◆ EXTRAIT ◆
··········
RCD Attention, jurisprudence fraîche ! (octobre-novembre-décembre 2019)

Voici une nouvelle livraison de décisions de justice ayant trait au règlement collectif de dettes (RCD), que nous avons sélectionnées afin d’éclairer les dernières tendances jurisprudentielles. Ces décisions ont été rassemblées avec le concours des greffes et de différents relais, comme les syndics de médiateurs de dettes, et présentées au comité de rédaction de la revue pour sélection. En voici la recension.

Cour du travail de Mons (Chambre des vacations), 2 septembre 2019 (RG 2019/BM/5)

La cour réforme l’ordonnance de non-admissibilité. Le requérant exerçait son mandat de gérant à titre gratuit. Celui-ci ne constitue donc pas une entreprise au sens de l’article I.1.1° du Code de droit économique.

Le requérant et son épouse étaient les gérants d’une société déclarée en faillite le 25 mars 2019. Ils sollicitent le bénéfice de la procédure en règlement collectif de dettes le 9 avril 2019. Pour être admis à la procédure en règlement collectif de dettes, le requérant doit, au moment du dépôt de la requête, ne pas ou ne plus avoir la qualité d’entreprise. Si le requérant a eu la qualité d’entreprise, il ne peut être admis à la procédure que six mois après la cessation de ses activités ou après la clôture de la faillite (article 1675/2 du Code judiciaire).
··········
◆ CONSIGNE ÉCRITE A ◆
Pouvez-vous restituer mot pour mot le passage de l'extrait sur la jurisprudence qui va de « RCD Attention, jurisprudence » jusqu'à « voici la recension. » ?
L'extrait et la liste qui vient ensuite sont deux documents indépendants l'un de l'autre.

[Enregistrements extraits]
··········
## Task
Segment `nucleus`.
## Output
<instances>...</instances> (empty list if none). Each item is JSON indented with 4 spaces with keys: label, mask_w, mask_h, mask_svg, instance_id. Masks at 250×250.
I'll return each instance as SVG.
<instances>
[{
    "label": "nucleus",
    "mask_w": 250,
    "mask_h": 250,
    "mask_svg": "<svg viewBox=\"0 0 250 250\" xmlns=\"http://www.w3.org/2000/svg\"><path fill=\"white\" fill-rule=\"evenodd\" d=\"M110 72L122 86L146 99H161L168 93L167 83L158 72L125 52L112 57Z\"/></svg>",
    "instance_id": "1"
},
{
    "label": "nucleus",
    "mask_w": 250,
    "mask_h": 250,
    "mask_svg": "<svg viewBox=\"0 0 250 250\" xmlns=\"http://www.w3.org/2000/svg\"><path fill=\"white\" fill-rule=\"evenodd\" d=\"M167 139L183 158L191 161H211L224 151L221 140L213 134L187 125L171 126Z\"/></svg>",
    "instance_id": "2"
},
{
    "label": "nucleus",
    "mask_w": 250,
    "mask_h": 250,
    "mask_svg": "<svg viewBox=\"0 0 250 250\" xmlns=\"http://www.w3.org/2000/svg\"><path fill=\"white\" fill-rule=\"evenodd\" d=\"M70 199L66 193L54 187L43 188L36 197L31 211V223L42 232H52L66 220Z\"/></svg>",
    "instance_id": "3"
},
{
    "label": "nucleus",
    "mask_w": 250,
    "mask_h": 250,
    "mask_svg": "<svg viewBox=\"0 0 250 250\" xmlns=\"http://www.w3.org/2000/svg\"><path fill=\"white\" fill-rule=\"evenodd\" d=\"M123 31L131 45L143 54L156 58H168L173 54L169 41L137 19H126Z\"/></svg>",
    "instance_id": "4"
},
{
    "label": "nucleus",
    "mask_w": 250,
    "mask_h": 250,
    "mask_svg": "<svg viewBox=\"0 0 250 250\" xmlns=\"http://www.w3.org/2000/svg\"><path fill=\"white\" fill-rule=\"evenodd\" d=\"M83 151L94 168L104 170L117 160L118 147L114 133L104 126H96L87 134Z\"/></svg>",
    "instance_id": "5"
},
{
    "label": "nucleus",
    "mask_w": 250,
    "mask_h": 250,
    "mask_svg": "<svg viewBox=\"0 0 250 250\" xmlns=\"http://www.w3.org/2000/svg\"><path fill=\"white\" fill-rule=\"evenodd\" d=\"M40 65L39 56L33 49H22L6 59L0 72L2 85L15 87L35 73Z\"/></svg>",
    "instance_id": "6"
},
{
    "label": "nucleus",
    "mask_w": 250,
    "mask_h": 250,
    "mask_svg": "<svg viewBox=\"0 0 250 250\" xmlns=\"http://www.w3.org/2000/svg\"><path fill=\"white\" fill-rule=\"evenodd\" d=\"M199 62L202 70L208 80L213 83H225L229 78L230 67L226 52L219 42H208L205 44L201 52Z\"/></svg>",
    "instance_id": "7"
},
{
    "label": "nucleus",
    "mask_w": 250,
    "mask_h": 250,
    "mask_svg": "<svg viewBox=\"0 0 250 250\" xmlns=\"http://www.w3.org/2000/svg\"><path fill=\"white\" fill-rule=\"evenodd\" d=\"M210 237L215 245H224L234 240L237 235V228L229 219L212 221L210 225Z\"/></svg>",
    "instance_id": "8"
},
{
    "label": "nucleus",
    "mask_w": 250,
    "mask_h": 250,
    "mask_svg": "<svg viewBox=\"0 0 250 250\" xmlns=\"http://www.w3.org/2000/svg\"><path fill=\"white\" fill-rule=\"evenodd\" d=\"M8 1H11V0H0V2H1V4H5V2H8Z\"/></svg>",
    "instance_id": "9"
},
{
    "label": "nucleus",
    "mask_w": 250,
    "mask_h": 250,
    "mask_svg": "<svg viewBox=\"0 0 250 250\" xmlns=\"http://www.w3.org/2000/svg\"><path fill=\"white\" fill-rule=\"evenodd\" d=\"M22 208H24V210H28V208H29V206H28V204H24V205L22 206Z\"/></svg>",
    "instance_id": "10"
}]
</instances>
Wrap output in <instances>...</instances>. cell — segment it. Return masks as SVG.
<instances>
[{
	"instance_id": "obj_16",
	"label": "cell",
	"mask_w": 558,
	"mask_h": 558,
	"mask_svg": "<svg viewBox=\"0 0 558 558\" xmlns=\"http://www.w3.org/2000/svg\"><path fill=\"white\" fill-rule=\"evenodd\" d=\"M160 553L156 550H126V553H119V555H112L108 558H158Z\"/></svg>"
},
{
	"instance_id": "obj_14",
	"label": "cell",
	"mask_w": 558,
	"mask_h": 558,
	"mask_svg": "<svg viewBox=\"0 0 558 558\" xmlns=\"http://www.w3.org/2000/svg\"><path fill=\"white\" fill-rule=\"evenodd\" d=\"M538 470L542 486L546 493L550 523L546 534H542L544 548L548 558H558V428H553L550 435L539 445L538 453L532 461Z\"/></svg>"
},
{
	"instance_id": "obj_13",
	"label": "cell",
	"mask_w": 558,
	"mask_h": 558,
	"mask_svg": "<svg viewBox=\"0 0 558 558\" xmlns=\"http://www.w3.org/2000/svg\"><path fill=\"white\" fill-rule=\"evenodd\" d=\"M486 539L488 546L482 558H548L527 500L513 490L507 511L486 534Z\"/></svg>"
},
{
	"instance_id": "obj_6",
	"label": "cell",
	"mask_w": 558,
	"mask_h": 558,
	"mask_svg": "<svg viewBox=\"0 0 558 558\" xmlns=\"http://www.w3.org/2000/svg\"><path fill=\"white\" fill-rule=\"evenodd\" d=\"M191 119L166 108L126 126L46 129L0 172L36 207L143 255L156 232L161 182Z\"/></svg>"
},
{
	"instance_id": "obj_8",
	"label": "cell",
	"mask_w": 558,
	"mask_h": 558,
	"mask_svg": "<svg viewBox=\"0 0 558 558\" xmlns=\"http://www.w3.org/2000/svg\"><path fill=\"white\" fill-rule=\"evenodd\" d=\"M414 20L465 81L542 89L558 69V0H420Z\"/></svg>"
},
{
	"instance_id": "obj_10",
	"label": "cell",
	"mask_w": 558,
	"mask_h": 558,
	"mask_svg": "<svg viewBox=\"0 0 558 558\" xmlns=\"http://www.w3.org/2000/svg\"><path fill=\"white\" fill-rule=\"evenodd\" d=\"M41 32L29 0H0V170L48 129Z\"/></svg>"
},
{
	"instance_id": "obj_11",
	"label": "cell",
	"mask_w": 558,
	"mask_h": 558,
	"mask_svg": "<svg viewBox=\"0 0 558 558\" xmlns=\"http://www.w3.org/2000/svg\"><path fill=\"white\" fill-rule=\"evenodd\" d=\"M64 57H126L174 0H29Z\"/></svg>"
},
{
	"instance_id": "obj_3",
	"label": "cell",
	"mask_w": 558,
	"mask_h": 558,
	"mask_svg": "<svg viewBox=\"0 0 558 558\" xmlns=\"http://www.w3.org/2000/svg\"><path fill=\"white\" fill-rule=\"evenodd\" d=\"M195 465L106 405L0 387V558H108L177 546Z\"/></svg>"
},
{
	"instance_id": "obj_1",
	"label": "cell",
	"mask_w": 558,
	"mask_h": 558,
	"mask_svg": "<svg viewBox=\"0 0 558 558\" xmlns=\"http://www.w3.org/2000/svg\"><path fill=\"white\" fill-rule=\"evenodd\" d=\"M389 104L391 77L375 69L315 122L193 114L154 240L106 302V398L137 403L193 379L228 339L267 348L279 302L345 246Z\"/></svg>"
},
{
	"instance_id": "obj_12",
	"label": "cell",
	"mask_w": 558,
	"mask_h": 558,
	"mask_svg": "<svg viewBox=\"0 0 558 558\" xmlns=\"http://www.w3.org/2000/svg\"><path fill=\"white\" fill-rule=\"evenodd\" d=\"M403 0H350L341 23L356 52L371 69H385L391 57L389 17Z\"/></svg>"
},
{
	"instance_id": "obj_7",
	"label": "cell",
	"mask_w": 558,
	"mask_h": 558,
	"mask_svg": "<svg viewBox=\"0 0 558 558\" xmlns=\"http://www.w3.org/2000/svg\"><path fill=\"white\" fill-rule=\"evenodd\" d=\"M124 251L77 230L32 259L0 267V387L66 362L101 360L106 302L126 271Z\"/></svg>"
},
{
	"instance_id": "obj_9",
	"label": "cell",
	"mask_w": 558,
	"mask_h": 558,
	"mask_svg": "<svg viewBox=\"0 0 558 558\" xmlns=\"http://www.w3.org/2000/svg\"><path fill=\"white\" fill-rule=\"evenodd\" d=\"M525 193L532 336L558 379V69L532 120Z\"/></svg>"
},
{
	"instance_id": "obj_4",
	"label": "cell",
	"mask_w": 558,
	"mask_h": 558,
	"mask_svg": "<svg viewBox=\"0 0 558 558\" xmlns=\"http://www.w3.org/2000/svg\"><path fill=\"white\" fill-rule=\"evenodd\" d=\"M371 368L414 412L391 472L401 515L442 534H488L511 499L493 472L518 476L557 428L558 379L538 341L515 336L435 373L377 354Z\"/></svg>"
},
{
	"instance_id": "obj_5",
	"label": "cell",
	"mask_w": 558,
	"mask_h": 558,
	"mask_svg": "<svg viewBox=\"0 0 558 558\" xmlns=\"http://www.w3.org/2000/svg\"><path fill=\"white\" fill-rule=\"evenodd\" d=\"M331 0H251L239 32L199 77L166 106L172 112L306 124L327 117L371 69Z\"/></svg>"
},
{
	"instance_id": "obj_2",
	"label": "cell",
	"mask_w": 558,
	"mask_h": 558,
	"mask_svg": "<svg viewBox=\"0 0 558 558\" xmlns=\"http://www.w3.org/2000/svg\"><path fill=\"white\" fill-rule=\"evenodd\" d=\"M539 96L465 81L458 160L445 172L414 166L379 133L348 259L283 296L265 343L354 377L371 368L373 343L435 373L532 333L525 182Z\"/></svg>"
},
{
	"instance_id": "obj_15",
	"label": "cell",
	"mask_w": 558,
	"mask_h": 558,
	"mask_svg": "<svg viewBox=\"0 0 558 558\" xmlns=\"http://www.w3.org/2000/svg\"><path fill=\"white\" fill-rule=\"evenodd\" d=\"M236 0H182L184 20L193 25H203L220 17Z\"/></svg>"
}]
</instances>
··········
◆ CONSIGNE ÉCRITE B ◆
Pourriez-vous reprendre la liste depuis son tout début jusqu'à la ligne contenant « 72L122 86L146 99H161L168 », celle-ci incluse, en remplaçant « empty list » par « empty array » sans rien changer d'autre ?

◆ RÉSULTAT A ◆
RCD Attention, jurisprudence fraîche ! (octobre-novembre-décembre 2019)

Voici une nouvelle livraison de décisions de justice ayant trait au règlement collectif de dettes (RCD), que nous avons sélectionnées afin d’éclairer les dernières tendances jurisprudentielles. Ces décisions ont été rassemblées avec le concours des greffes et de différents relais, comme les syndics de médiateurs de dettes, et présentées au comité de rédaction de la revue pour sélection. En voici la recension.

◆ RÉSULTAT B ◆
## Task
Segment `nucleus`.
## Output
<instances>...</instances> (empty array if none). Each item is JSON indented with 4 spaces with keys: label, mask_w, mask_h, mask_svg, instance_id. Masks at 250×250.
I'll return each instance as SVG.
<instances>
[{
    "label": "nucleus",
    "mask_w": 250,
    "mask_h": 250,
    "mask_svg": "<svg viewBox=\"0 0 250 250\" xmlns=\"http://www.w3.org/2000/svg\"><path fill=\"white\" fill-rule=\"evenodd\" d=\"M110 72L122 86L146 99H161L168 93L167 83L158 72L125 52L112 57Z\"/></svg>",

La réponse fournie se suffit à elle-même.